The alternative is to never ship new products out of fear of failure. Or, to indefinitely support everything, regardless of how tiny. Or, to wait so long to derisk a new product that they possibly miss out on a new market (I'm looking at you, HomePod).
At the end of the day, this strategy has worked out well for them, so why stop? For every failure like G+ or Allo, there's a success like Google Photos or Duo.
IMO if Google really wants to try out new things, they should make these things invite-only to find out if they are working and how users interact with it, or clearly mark them as 'beta' or something like that. Google has a huge fan base and the internet is full of people excited to try out new things. But if users clearly see "hey, this is kind of a beta product, I am just testing this out" there would be way less disappointment if the product shuts down after a while.

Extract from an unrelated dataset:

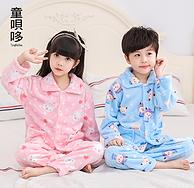 4.9分:童唄哆 兒童法蘭絨睡衣套裝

I might be biased but I think Amazon is like this.
Disclaimer - work in Alexa
For some definition of work. They're still mostly (~80-90%) an ad-driven company, after all these years.
Reality: after 2008, economy boomed, and advertising also did. Advertising, once you have the means, is easier to scale, and high margin. Google stopped relying on just owned and operated properties, and diversified into 3p properties to achieve even more scale
Most other businesses or business attempts require massive operations which google lacks
Even you ramp up non advertising revenue to a billion dollar, advertising will grow more just because it is already big.
One of these is unlike the other. The amount of money invested into the ultimately-failed G+ is mind-bogglingly immense.